Do you think antibiotics would be useful?


----------



## liz (Oct 5, 2007)

It will keep filling if it isn't allowed to heal inside to out....you'll need to really flush the hole out well, use a dish soap bottle or something with a similar top to it that allows you to put a good amount of an iodine or betadine solution in it , insert the tip and squeeze the bottle to force the liquid into the cavity...will be messy but worth it. Coat the edges of the incision with a triple antibiotic ointment ( dollar store has tubes of it for a buck) and place a wad of gauze over it...then vet wrap around his neck to keep the gauze in place....you'll need to do this every day to ensure the abcess isn't festering, once the inside starts to heal you'll notice swelling going down, you don't want to see it scab over, keep the opening moist to allow for any draining. It will take a week or 2 before you see any improvement but as long as he's happy and being himself, the wait is worth the effort.


----------



## toth boer goats (Jul 20, 2008)

I agree with Liz.... :thumb: 


Also... the iodine may swell them up.... if it is too strong...make it a light tea color ...if it can drain well... it will help to allow the iodine to escape and not pocket up in there allowing it to swell....

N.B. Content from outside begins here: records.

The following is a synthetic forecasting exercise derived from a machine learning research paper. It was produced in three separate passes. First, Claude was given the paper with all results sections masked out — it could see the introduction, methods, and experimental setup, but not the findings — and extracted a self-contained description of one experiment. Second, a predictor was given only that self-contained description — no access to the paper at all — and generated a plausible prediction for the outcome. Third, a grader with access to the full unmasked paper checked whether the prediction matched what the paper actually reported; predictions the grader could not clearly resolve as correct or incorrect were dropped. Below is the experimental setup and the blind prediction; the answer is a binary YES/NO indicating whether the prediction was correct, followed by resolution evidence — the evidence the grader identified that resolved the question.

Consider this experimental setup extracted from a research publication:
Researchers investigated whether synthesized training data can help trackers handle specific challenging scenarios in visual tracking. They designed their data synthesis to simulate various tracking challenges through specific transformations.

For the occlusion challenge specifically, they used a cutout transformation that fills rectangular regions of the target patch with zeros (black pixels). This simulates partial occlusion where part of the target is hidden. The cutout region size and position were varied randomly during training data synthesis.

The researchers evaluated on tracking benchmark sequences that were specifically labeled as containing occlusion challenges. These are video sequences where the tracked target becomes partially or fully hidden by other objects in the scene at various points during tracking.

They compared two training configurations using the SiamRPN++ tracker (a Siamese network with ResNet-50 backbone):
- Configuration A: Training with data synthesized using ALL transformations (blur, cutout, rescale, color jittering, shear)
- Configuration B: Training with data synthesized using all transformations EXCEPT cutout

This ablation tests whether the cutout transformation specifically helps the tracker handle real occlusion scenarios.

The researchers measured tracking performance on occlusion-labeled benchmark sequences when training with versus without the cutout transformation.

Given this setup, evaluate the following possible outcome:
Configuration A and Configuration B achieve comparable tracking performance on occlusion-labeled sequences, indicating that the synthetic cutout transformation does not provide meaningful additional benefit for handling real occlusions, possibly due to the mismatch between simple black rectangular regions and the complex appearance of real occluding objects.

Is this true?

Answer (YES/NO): NO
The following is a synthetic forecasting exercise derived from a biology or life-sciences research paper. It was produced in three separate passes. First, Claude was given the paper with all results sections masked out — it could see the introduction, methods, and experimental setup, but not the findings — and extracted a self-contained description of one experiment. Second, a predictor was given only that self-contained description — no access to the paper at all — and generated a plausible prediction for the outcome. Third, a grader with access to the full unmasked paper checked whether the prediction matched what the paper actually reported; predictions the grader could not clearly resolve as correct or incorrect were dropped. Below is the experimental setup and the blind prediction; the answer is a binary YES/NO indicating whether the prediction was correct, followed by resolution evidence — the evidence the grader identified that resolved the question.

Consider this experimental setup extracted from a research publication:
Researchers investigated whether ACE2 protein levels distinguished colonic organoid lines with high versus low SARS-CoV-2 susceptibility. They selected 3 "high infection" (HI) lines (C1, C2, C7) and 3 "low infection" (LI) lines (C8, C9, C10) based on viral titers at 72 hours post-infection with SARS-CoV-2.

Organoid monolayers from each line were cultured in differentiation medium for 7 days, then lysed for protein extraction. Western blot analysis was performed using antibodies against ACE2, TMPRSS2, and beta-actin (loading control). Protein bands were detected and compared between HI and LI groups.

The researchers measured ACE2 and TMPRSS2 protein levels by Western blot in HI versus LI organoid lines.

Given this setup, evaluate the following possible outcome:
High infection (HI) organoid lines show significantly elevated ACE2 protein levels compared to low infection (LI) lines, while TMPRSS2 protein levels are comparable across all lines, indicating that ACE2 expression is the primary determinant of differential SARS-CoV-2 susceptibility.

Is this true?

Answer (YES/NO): YES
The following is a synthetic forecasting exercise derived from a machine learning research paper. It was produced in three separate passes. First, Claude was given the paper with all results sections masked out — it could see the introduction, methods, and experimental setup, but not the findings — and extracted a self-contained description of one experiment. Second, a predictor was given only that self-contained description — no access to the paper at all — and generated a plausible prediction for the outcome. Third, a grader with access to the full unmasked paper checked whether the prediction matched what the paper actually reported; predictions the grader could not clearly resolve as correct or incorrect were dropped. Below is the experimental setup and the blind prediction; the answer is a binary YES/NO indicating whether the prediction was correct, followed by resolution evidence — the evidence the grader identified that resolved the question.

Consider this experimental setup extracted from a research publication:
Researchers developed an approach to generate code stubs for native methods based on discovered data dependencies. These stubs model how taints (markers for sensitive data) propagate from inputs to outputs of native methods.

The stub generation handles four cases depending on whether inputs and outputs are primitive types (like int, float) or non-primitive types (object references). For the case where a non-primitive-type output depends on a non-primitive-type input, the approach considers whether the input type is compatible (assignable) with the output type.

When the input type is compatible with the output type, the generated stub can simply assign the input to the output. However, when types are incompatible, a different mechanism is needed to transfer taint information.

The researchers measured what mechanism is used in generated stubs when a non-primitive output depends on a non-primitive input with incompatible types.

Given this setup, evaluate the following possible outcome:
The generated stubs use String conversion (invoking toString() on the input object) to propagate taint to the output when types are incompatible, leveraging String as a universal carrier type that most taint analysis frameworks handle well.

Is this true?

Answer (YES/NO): NO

I am sorry your vet didn't do right by you.... with an abscess that big...he needed to find where the pocket was... :doh: 

I recommend... seeking a new vet if possible..... :hug:

Good luck with the results... :hug:


----------



## Happy Hobby Farmer (May 16, 2011)

Thanks for the great tips Liz & Pam.

I'm very disapointed with our vet, this is not the first time I've felt ripped off either.
I need help with this, the spot I lanced (an inch long) keeps closing, its not draining properly. Its nearly as big as it was before again, and I don't want to keep cutting the poor guy.
We finally located an ACTUAL goat vet only 2 hrs away, so we will be making phone calls today.
I want to wait for the results to come back first though, because if it is CL, this is all for nothing.......


----------



## toth boer goats (Jul 20, 2008)

> Thanks for the great tips Liz & Pam.
> 
> I'm very disapointed with our vet, this is not the first time I've felt ripped off either.
> I need help with this, the spot I lanced (an inch long) keeps closing, its not draining properly. Its nearly as big as it was before again, and I don't want to keep cutting the poor guy.
> ...


 You are so welcome... :hug:

Take some sterile gauze and soak it with the diluted Iodine and insert it in the wound....leaving enough sticking out of it to grab... so when you are ready to flush it the next day... the abscess opening...will be open for you...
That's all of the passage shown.